Task statement
Starting with the first line, output the data exactly through to the end.
+===+
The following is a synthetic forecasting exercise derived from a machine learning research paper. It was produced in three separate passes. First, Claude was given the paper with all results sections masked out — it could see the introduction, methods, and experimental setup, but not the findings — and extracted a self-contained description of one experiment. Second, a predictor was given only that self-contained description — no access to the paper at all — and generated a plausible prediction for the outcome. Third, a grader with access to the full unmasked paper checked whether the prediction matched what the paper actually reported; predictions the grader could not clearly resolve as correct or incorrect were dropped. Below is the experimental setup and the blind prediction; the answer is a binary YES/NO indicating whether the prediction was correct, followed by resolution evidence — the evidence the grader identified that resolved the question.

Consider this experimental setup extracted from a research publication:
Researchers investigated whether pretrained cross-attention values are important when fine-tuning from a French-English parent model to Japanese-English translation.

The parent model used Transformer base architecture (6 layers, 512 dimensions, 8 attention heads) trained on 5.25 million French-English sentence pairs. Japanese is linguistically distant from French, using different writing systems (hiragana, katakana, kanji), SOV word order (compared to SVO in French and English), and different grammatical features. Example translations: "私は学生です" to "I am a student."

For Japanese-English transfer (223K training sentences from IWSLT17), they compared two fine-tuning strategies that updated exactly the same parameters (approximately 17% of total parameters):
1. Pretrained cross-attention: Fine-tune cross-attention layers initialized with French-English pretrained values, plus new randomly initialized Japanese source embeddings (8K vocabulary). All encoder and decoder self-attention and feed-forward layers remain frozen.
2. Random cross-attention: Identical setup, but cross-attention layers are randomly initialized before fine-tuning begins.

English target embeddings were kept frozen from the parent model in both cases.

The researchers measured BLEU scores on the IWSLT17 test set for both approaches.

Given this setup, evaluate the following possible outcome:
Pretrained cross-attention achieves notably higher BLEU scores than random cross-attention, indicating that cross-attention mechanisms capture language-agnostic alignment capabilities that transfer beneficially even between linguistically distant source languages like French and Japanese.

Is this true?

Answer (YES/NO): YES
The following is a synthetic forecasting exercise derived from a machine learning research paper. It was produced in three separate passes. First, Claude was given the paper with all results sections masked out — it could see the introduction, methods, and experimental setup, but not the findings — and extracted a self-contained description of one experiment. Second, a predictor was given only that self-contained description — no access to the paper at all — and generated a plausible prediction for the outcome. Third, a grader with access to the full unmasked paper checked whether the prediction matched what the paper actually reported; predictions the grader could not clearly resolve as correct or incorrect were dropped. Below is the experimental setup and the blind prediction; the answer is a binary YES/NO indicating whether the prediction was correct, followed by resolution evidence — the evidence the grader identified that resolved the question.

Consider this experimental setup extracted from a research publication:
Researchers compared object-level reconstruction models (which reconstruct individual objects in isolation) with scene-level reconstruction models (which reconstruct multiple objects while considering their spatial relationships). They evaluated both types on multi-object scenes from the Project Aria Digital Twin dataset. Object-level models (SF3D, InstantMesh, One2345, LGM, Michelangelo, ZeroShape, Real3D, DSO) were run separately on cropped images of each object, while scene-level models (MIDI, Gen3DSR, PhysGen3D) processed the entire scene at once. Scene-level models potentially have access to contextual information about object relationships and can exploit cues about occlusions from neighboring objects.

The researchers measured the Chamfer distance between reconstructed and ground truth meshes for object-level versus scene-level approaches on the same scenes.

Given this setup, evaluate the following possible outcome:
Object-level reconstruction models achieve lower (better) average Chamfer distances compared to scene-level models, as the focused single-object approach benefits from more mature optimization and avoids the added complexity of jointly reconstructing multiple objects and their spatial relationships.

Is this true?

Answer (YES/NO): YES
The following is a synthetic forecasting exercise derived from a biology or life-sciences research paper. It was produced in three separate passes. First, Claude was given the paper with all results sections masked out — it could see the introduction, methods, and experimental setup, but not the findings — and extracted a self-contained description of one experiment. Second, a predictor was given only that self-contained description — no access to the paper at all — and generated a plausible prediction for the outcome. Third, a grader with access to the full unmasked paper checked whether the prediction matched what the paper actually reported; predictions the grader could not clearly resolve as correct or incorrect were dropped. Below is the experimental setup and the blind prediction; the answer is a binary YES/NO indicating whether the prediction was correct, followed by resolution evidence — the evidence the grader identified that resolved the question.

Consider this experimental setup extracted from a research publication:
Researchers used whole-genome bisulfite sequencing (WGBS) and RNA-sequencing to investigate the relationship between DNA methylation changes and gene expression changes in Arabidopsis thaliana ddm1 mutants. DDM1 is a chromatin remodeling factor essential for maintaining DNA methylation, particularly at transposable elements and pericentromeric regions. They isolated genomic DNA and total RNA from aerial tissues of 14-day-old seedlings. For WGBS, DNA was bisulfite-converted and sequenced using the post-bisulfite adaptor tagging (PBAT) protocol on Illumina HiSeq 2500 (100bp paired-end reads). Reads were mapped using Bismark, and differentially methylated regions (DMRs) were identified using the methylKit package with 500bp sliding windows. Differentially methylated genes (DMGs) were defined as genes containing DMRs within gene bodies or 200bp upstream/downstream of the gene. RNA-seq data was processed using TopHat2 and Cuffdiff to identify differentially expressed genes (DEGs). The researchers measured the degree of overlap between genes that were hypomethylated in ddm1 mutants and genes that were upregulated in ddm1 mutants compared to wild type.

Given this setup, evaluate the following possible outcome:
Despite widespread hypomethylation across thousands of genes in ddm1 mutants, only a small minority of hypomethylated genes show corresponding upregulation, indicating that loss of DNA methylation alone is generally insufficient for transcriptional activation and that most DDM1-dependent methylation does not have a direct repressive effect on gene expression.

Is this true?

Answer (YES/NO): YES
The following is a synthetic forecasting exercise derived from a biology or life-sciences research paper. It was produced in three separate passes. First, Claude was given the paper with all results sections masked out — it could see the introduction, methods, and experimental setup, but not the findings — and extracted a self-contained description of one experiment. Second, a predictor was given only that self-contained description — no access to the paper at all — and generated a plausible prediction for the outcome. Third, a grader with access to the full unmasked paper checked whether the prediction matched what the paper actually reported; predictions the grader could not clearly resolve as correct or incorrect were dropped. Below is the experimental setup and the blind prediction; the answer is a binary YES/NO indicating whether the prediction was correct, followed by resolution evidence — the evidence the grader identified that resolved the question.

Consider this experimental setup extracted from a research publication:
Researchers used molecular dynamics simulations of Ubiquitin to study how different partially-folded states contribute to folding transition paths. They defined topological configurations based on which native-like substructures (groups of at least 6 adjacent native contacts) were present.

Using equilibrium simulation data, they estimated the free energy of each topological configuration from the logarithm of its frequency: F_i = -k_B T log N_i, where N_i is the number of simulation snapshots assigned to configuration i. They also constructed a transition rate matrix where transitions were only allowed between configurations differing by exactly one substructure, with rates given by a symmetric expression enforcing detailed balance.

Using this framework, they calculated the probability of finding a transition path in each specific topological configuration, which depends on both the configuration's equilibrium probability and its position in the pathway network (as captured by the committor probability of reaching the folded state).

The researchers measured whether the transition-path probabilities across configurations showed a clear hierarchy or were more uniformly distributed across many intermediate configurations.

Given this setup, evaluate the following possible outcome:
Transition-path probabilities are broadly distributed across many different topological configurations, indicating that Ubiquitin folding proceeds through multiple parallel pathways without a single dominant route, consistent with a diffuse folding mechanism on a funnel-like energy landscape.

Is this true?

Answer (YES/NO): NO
+===+
Output for this task
The following is a synthetic forecasting exercise derived from a machine learning research paper. It was produced in three separate passes. First, Claude was given the paper with all results sections masked out — it could see the introduction, methods, and experimental setup, but not the findings — and extracted a self-contained description of one experiment. Second, a predictor was given only that self-contained description — no access to the paper at all — and generated a plausible prediction for the outcome. Third, a grader with access to the full unmasked paper checked whether the prediction matched what the paper actually reported; predictions the grader could not clearly resolve as correct or incorrect were dropped. Below is the experimental setup and the blind prediction; the answer is a binary YES/NO indicating whether the prediction was correct, followed by resolution evidence — the evidence the grader identified that resolved the question.

Consider this experimental setup extracted from a research publication:
Researchers investigated whether pretrained cross-attention values are important when fine-tuning from a French-English parent model to Japanese-English translation.

The parent model used Transformer base architecture (6 layers, 512 dimensions, 8 attention heads) trained on 5.25 million French-English sentence pairs. Japanese is linguistically distant from French, using different writing systems (hiragana, katakana, kanji), SOV word order (compared to SVO in French and English), and different grammatical features. Example translations: "私は学生です" to "I am a student."

For Japanese-English transfer (223K training sentences from IWSLT17), they compared two fine-tuning strategies that updated exactly the same parameters (approximately 17% of total parameters):
1. Pretrained cross-attention: Fine-tune cross-attention layers initialized with French-English pretrained values, plus new randomly initialized Japanese source embeddings (8K vocabulary). All encoder and decoder self-attention and feed-forward layers remain frozen.
2. Random cross-attention: Identical setup, but cross-attention layers are randomly initialized before fine-tuning begins.

English target embeddings were kept frozen from the parent model in both cases.

The researchers measured BLEU scores on the IWSLT17 test set for both approaches.

Given this setup, evaluate the following possible outcome:
Pretrained cross-attention achieves notably higher BLEU scores than random cross-attention, indicating that cross-attention mechanisms capture language-agnostic alignment capabilities that transfer beneficially even between linguistically distant source languages like French and Japanese.

Is this true?

Answer (YES/NO): YES
The following is a synthetic forecasting exercise derived from a machine learning research paper. It was produced in three separate passes. First, Claude was given the paper with all results sections masked out — it could see the introduction, methods, and experimental setup, but not the findings — and extracted a self-contained description of one experiment. Second, a predictor was given only that self-contained description — no access to the paper at all — and generated a plausible prediction for the outcome. Third, a grader with access to the full unmasked paper checked whether the prediction matched what the paper actually reported; predictions the grader could not clearly resolve as correct or incorrect were dropped. Below is the experimental setup and the blind prediction; the answer is a binary YES/NO indicating whether the prediction was correct, followed by resolution evidence — the evidence the grader identified that resolved the question.

Consider this experimental setup extracted from a research publication:
Researchers compared object-level reconstruction models (which reconstruct individual objects in isolation) with scene-level reconstruction models (which reconstruct multiple objects while considering their spatial relationships). They evaluated both types on multi-object scenes from the Project Aria Digital Twin dataset. Object-level models (SF3D, InstantMesh, One2345, LGM, Michelangelo, ZeroShape, Real3D, DSO) were run separately on cropped images of each object, while scene-level models (MIDI, Gen3DSR, PhysGen3D) processed the entire scene at once. Scene-level models potentially have access to contextual information about object relationships and can exploit cues about occlusions from neighboring objects.

The researchers measured the Chamfer distance between reconstructed and ground truth meshes for object-level versus scene-level approaches on the same scenes.

Given this setup, evaluate the following possible outcome:
Object-level reconstruction models achieve lower (better) average Chamfer distances compared to scene-level models, as the focused single-object approach benefits from more mature optimization and avoids the added complexity of jointly reconstructing multiple objects and their spatial relationships.

Is this true?

Answer (YES/NO): YES
The following is a synthetic forecasting exercise derived from a biology or life-sciences research paper. It was produced in three separate passes. First, Claude was given the paper with all results sections masked out — it could see the introduction, methods, and experimental setup, but not the findings — and extracted a self-contained description of one experiment. Second, a predictor was given only that self-contained description — no access to the paper at all — and generated a plausible prediction for the outcome. Third, a grader with access to the full unmasked paper checked whether the prediction matched what the paper actually reported; predictions the grader could not clearly resolve as correct or incorrect were dropped. Below is the experimental setup and the blind prediction; the answer is a binary YES/NO indicating whether the prediction was correct, followed by resolution evidence — the evidence the grader identified that resolved the question.

Consider this experimental setup extracted from a research publication:
Researchers used whole-genome bisulfite sequencing (WGBS) and RNA-sequencing to investigate the relationship between DNA methylation changes and gene expression changes in Arabidopsis thaliana ddm1 mutants. DDM1 is a chromatin remodeling factor essential for maintaining DNA methylation, particularly at transposable elements and pericentromeric regions. They isolated genomic DNA and total RNA from aerial tissues of 14-day-old seedlings. For WGBS, DNA was bisulfite-converted and sequenced using the post-bisulfite adaptor tagging (PBAT) protocol on Illumina HiSeq 2500 (100bp paired-end reads). Reads were mapped using Bismark, and differentially methylated regions (DMRs) were identified using the methylKit package with 500bp sliding windows. Differentially methylated genes (DMGs) were defined as genes containing DMRs within gene bodies or 200bp upstream/downstream of the gene. RNA-seq data was processed using TopHat2 and Cuffdiff to identify differentially expressed genes (DEGs). The researchers measured the degree of overlap between genes that were hypomethylated in ddm1 mutants and genes that were upregulated in ddm1 mutants compared to wild type.

Given this setup, evaluate the following possible outcome:
Despite widespread hypomethylation across thousands of genes in ddm1 mutants, only a small minority of hypomethylated genes show corresponding upregulation, indicating that loss of DNA methylation alone is generally insufficient for transcriptional activation and that most DDM1-dependent methylation does not have a direct repressive effect on gene expression.

Is this true?

Answer (YES/NO): YES
The following is a synthetic forecasting exercise derived from a biology or life-sciences research paper. It was produced in three separate passes. First, Claude was given the paper with all results sections masked out — it could see the introduction, methods, and experimental setup, but not the findings — and extracted a self-contained description of one experiment. Second, a predictor was given only that self-contained description — no access to the paper at all — and generated a plausible prediction for the outcome. Third, a grader with access to the full unmasked paper checked whether the prediction matched what the paper actually reported; predictions the grader could not clearly resolve as correct or incorrect were dropped. Below is the experimental setup and the blind prediction; the answer is a binary YES/NO indicating whether the prediction was correct, followed by resolution evidence — the evidence the grader identified that resolved the question.

Consider this experimental setup extracted from a research publication:
Researchers used molecular dynamics simulations of Ubiquitin to study how different partially-folded states contribute to folding transition paths. They defined topological configurations based on which native-like substructures (groups of at least 6 adjacent native contacts) were present.

Using equilibrium simulation data, they estimated the free energy of each topological configuration from the logarithm of its frequency: F_i = -k_B T log N_i, where N_i is the number of simulation snapshots assigned to configuration i. They also constructed a transition rate matrix where transitions were only allowed between configurations differing by exactly one substructure, with rates given by a symmetric expression enforcing detailed balance.

Using this framework, they calculated the probability of finding a transition path in each specific topological configuration, which depends on both the configuration's equilibrium probability and its position in the pathway network (as captured by the committor probability of reaching the folded state).

The researchers measured whether the transition-path probabilities across configurations showed a clear hierarchy or were more uniformly distributed across many intermediate configurations.

Given this setup, evaluate the following possible outcome:
Transition-path probabilities are broadly distributed across many different topological configurations, indicating that Ubiquitin folding proceeds through multiple parallel pathways without a single dominant route, consistent with a diffuse folding mechanism on a funnel-like energy landscape.

Is this true?

Answer (YES/NO): NO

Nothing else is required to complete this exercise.